====== Provided text
The details are murky, but several frequent park visitors say a
family of six or seven white geese known to frequent the park have
been reduced to four, with at least one reported to police as having
been stolen.
On May 13, a woman reported seeing several males put a pillow case
over the head of a goose and carry it out of the park and into a van
before driving away.
“By the time the officers got there, the witness was gone,”
Huntington Beach Police Lt. Craig Juniger said. “We just took a
report on what we had heard. Since then we’ve beefed up patrols
around Central Park.”
Two other geese remain unaccounted for -- troubling news to
patrons of Alice’s Breakfast in the Park, a small cafe overlooking
Lake Huntington where the geese were known to have nesting grounds.
“(The other geese) were so upset when one of the geese went
missing,” restaurant proprietor Alice Gustafson said. “For days the
geese just stood in the parking lot, crying and whimpering.”
On any given day, dozens of ducks, pigeons and water fowl crowd
around the cafe, where patrons can buy bird food and are encouraged
to feed the animals. The geese were a famous attraction around the
restaurant, often crowding around a patron and nipping at their legs
until a worker in the restaurant would run out with a broom and scare
the birds off.
“The kids really loved them, but they do bite,” said Mary Beth
Pierce, Gustafson’s daughter. “They were extremely territorial,
especially when they’re nesting.”
============
====== Dataset rows
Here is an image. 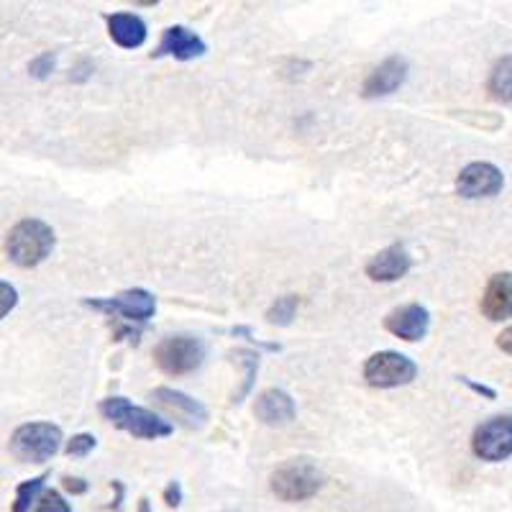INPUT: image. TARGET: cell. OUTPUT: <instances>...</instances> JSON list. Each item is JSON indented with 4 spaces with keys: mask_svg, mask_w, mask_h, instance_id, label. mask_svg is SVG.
<instances>
[{
    "mask_svg": "<svg viewBox=\"0 0 512 512\" xmlns=\"http://www.w3.org/2000/svg\"><path fill=\"white\" fill-rule=\"evenodd\" d=\"M57 236L49 223L39 218H24L11 228L6 239V254L16 267L31 269L39 267L49 254H52Z\"/></svg>",
    "mask_w": 512,
    "mask_h": 512,
    "instance_id": "1",
    "label": "cell"
},
{
    "mask_svg": "<svg viewBox=\"0 0 512 512\" xmlns=\"http://www.w3.org/2000/svg\"><path fill=\"white\" fill-rule=\"evenodd\" d=\"M100 415L105 420H111L121 431L131 433L134 438H144V441L167 438L175 431V425L169 423V420L159 418L152 410L139 408L134 402H128L126 397H105L100 402Z\"/></svg>",
    "mask_w": 512,
    "mask_h": 512,
    "instance_id": "2",
    "label": "cell"
},
{
    "mask_svg": "<svg viewBox=\"0 0 512 512\" xmlns=\"http://www.w3.org/2000/svg\"><path fill=\"white\" fill-rule=\"evenodd\" d=\"M323 472L310 459H287L269 474V489L282 502H305L323 489Z\"/></svg>",
    "mask_w": 512,
    "mask_h": 512,
    "instance_id": "3",
    "label": "cell"
},
{
    "mask_svg": "<svg viewBox=\"0 0 512 512\" xmlns=\"http://www.w3.org/2000/svg\"><path fill=\"white\" fill-rule=\"evenodd\" d=\"M62 428L54 423H44V420H36V423H24L18 425L13 431L11 454L24 464H44V461L52 459L54 454L62 446Z\"/></svg>",
    "mask_w": 512,
    "mask_h": 512,
    "instance_id": "4",
    "label": "cell"
},
{
    "mask_svg": "<svg viewBox=\"0 0 512 512\" xmlns=\"http://www.w3.org/2000/svg\"><path fill=\"white\" fill-rule=\"evenodd\" d=\"M85 305L93 310H100L108 318H113L116 323H123V326H134L144 328L149 320L157 313V297L149 290H141V287H134V290H123L118 292L116 297H103V300H85Z\"/></svg>",
    "mask_w": 512,
    "mask_h": 512,
    "instance_id": "5",
    "label": "cell"
},
{
    "mask_svg": "<svg viewBox=\"0 0 512 512\" xmlns=\"http://www.w3.org/2000/svg\"><path fill=\"white\" fill-rule=\"evenodd\" d=\"M205 344L198 336H167L154 346V364L169 377H185L200 369Z\"/></svg>",
    "mask_w": 512,
    "mask_h": 512,
    "instance_id": "6",
    "label": "cell"
},
{
    "mask_svg": "<svg viewBox=\"0 0 512 512\" xmlns=\"http://www.w3.org/2000/svg\"><path fill=\"white\" fill-rule=\"evenodd\" d=\"M415 377H418L415 361L400 351H377L364 364V379H367L369 387H377V390L405 387Z\"/></svg>",
    "mask_w": 512,
    "mask_h": 512,
    "instance_id": "7",
    "label": "cell"
},
{
    "mask_svg": "<svg viewBox=\"0 0 512 512\" xmlns=\"http://www.w3.org/2000/svg\"><path fill=\"white\" fill-rule=\"evenodd\" d=\"M472 451L477 459L500 464L512 456V415H497L479 423L472 433Z\"/></svg>",
    "mask_w": 512,
    "mask_h": 512,
    "instance_id": "8",
    "label": "cell"
},
{
    "mask_svg": "<svg viewBox=\"0 0 512 512\" xmlns=\"http://www.w3.org/2000/svg\"><path fill=\"white\" fill-rule=\"evenodd\" d=\"M505 187L502 169L492 162H472L466 164L456 177V195L464 200L495 198Z\"/></svg>",
    "mask_w": 512,
    "mask_h": 512,
    "instance_id": "9",
    "label": "cell"
},
{
    "mask_svg": "<svg viewBox=\"0 0 512 512\" xmlns=\"http://www.w3.org/2000/svg\"><path fill=\"white\" fill-rule=\"evenodd\" d=\"M384 328L395 338L415 344V341H423L428 336V331H431V313H428V308H423L418 303L402 305V308H395L392 313H387Z\"/></svg>",
    "mask_w": 512,
    "mask_h": 512,
    "instance_id": "10",
    "label": "cell"
},
{
    "mask_svg": "<svg viewBox=\"0 0 512 512\" xmlns=\"http://www.w3.org/2000/svg\"><path fill=\"white\" fill-rule=\"evenodd\" d=\"M408 72V59L387 57L379 67L369 72V77L364 80V88H361V95L364 98H384V95L397 93L405 85V80H408Z\"/></svg>",
    "mask_w": 512,
    "mask_h": 512,
    "instance_id": "11",
    "label": "cell"
},
{
    "mask_svg": "<svg viewBox=\"0 0 512 512\" xmlns=\"http://www.w3.org/2000/svg\"><path fill=\"white\" fill-rule=\"evenodd\" d=\"M205 52H208V47H205L203 36L195 34L187 26H169V29H164L154 57H172L177 62H190V59L203 57Z\"/></svg>",
    "mask_w": 512,
    "mask_h": 512,
    "instance_id": "12",
    "label": "cell"
},
{
    "mask_svg": "<svg viewBox=\"0 0 512 512\" xmlns=\"http://www.w3.org/2000/svg\"><path fill=\"white\" fill-rule=\"evenodd\" d=\"M479 310L492 323L512 318V272H497L489 277L479 300Z\"/></svg>",
    "mask_w": 512,
    "mask_h": 512,
    "instance_id": "13",
    "label": "cell"
},
{
    "mask_svg": "<svg viewBox=\"0 0 512 512\" xmlns=\"http://www.w3.org/2000/svg\"><path fill=\"white\" fill-rule=\"evenodd\" d=\"M413 269V256L400 244L377 251L367 262V277L372 282H397Z\"/></svg>",
    "mask_w": 512,
    "mask_h": 512,
    "instance_id": "14",
    "label": "cell"
},
{
    "mask_svg": "<svg viewBox=\"0 0 512 512\" xmlns=\"http://www.w3.org/2000/svg\"><path fill=\"white\" fill-rule=\"evenodd\" d=\"M295 400L287 395L285 390H264L262 395L256 397L254 402V415L259 423L272 425V428H282V425H290L295 420Z\"/></svg>",
    "mask_w": 512,
    "mask_h": 512,
    "instance_id": "15",
    "label": "cell"
},
{
    "mask_svg": "<svg viewBox=\"0 0 512 512\" xmlns=\"http://www.w3.org/2000/svg\"><path fill=\"white\" fill-rule=\"evenodd\" d=\"M152 400L157 402L162 410L185 420L190 428L203 425L205 420H208V410H205L203 402H198L195 397L185 395V392L180 390H172V387H157V390L152 392Z\"/></svg>",
    "mask_w": 512,
    "mask_h": 512,
    "instance_id": "16",
    "label": "cell"
},
{
    "mask_svg": "<svg viewBox=\"0 0 512 512\" xmlns=\"http://www.w3.org/2000/svg\"><path fill=\"white\" fill-rule=\"evenodd\" d=\"M108 34L121 49H139L149 36V29L136 13H113L108 16Z\"/></svg>",
    "mask_w": 512,
    "mask_h": 512,
    "instance_id": "17",
    "label": "cell"
},
{
    "mask_svg": "<svg viewBox=\"0 0 512 512\" xmlns=\"http://www.w3.org/2000/svg\"><path fill=\"white\" fill-rule=\"evenodd\" d=\"M487 93L497 103H512V54L497 59L487 77Z\"/></svg>",
    "mask_w": 512,
    "mask_h": 512,
    "instance_id": "18",
    "label": "cell"
},
{
    "mask_svg": "<svg viewBox=\"0 0 512 512\" xmlns=\"http://www.w3.org/2000/svg\"><path fill=\"white\" fill-rule=\"evenodd\" d=\"M44 482H47V474L41 477L26 479L16 487V500H13V512H34L36 502L44 495Z\"/></svg>",
    "mask_w": 512,
    "mask_h": 512,
    "instance_id": "19",
    "label": "cell"
},
{
    "mask_svg": "<svg viewBox=\"0 0 512 512\" xmlns=\"http://www.w3.org/2000/svg\"><path fill=\"white\" fill-rule=\"evenodd\" d=\"M297 308H300V297L297 295L277 297L267 310V323H272V326H290Z\"/></svg>",
    "mask_w": 512,
    "mask_h": 512,
    "instance_id": "20",
    "label": "cell"
},
{
    "mask_svg": "<svg viewBox=\"0 0 512 512\" xmlns=\"http://www.w3.org/2000/svg\"><path fill=\"white\" fill-rule=\"evenodd\" d=\"M95 446H98V441H95L93 433H77V436H72L70 441H67L64 451H67V456L82 459V456H88Z\"/></svg>",
    "mask_w": 512,
    "mask_h": 512,
    "instance_id": "21",
    "label": "cell"
},
{
    "mask_svg": "<svg viewBox=\"0 0 512 512\" xmlns=\"http://www.w3.org/2000/svg\"><path fill=\"white\" fill-rule=\"evenodd\" d=\"M34 512H72V505L64 500L59 492H54V489H47V492L39 497V502H36Z\"/></svg>",
    "mask_w": 512,
    "mask_h": 512,
    "instance_id": "22",
    "label": "cell"
},
{
    "mask_svg": "<svg viewBox=\"0 0 512 512\" xmlns=\"http://www.w3.org/2000/svg\"><path fill=\"white\" fill-rule=\"evenodd\" d=\"M233 356H239L241 361H244L246 367V382H244V390L239 392V397H236V402L244 400L246 395H249L251 384H254V377H256V369H259V354H254V351H236Z\"/></svg>",
    "mask_w": 512,
    "mask_h": 512,
    "instance_id": "23",
    "label": "cell"
},
{
    "mask_svg": "<svg viewBox=\"0 0 512 512\" xmlns=\"http://www.w3.org/2000/svg\"><path fill=\"white\" fill-rule=\"evenodd\" d=\"M54 64H57V54H52V52H41L39 57L31 59L29 72H31V75L36 77V80H44V77L52 75Z\"/></svg>",
    "mask_w": 512,
    "mask_h": 512,
    "instance_id": "24",
    "label": "cell"
},
{
    "mask_svg": "<svg viewBox=\"0 0 512 512\" xmlns=\"http://www.w3.org/2000/svg\"><path fill=\"white\" fill-rule=\"evenodd\" d=\"M18 305V292L11 282L0 280V318H6L13 308Z\"/></svg>",
    "mask_w": 512,
    "mask_h": 512,
    "instance_id": "25",
    "label": "cell"
},
{
    "mask_svg": "<svg viewBox=\"0 0 512 512\" xmlns=\"http://www.w3.org/2000/svg\"><path fill=\"white\" fill-rule=\"evenodd\" d=\"M164 502H167V507H180L182 505V484L180 482H169L167 487H164Z\"/></svg>",
    "mask_w": 512,
    "mask_h": 512,
    "instance_id": "26",
    "label": "cell"
},
{
    "mask_svg": "<svg viewBox=\"0 0 512 512\" xmlns=\"http://www.w3.org/2000/svg\"><path fill=\"white\" fill-rule=\"evenodd\" d=\"M62 487L67 489L70 495H85V492H88V482L80 477H64Z\"/></svg>",
    "mask_w": 512,
    "mask_h": 512,
    "instance_id": "27",
    "label": "cell"
},
{
    "mask_svg": "<svg viewBox=\"0 0 512 512\" xmlns=\"http://www.w3.org/2000/svg\"><path fill=\"white\" fill-rule=\"evenodd\" d=\"M461 382H464L472 392H477V395H484L487 400H497V392L492 390V387H487V384H479V382H474V379H469V377H461Z\"/></svg>",
    "mask_w": 512,
    "mask_h": 512,
    "instance_id": "28",
    "label": "cell"
},
{
    "mask_svg": "<svg viewBox=\"0 0 512 512\" xmlns=\"http://www.w3.org/2000/svg\"><path fill=\"white\" fill-rule=\"evenodd\" d=\"M497 349L502 351V354H510L512 356V326H507L505 331L497 336Z\"/></svg>",
    "mask_w": 512,
    "mask_h": 512,
    "instance_id": "29",
    "label": "cell"
},
{
    "mask_svg": "<svg viewBox=\"0 0 512 512\" xmlns=\"http://www.w3.org/2000/svg\"><path fill=\"white\" fill-rule=\"evenodd\" d=\"M139 512H154L152 502L146 500V497H141V500H139Z\"/></svg>",
    "mask_w": 512,
    "mask_h": 512,
    "instance_id": "30",
    "label": "cell"
}]
</instances>
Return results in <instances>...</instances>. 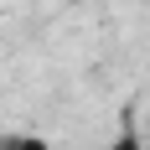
============
_Parts of the exercise_
1. In the article about the missing park geese, what did the May 13 witness see the men put over a goose's head?
2. Carry the article about the missing park geese further, picking up after its final sentence.
These records have no connection to the article about the missing park geese.

_Expected outputs_
1. A pillow case.

2.
The birds have a lot of personality, Gustafson said.
“They were ornery and could be annoying,” she said. “But I think
they’ve changed a lot since this has all happened.”
On Tuesday morning, the geese were huddled together on a small
pathway in the park, a safe distance from a senior’s group taking
part in a morning exercise routine. Any time a person would get
within about 20 feet of them , the birds would begin squawking loudly
-- strange behavior for geese that used to allow children to pet
them, restaurant manager Anne Greenfield said.
As for the other missing geese, their whereabouts remain unknown.
Coyotes are known to occasionally roam the park at night, and have
been linked to several wild bird deaths on Lake Huntington.
The white geese at Central Park are most likely either Ross geese
or snowy geese. The park is along their migratory route.
Park geese are often subject to attack and abuse, Debbie McGuire
of the Wetlands Wildlife Care Center said. After the holidays, she
said she finds a lot of geese that have been shot with air rifles and
BB guns.
“Kids will get them close and then beat them with sticks,” she
said. “I’ve seen parents watching their kids and not doing anything
to stop them.”
Part of the problem, McGuire said, is that once the geese rely on
people for food, they may lose their fear of humans
“Because there are so few geese, people tend to notice when they
go missing,” she said. “All water fowl get abused at parks.”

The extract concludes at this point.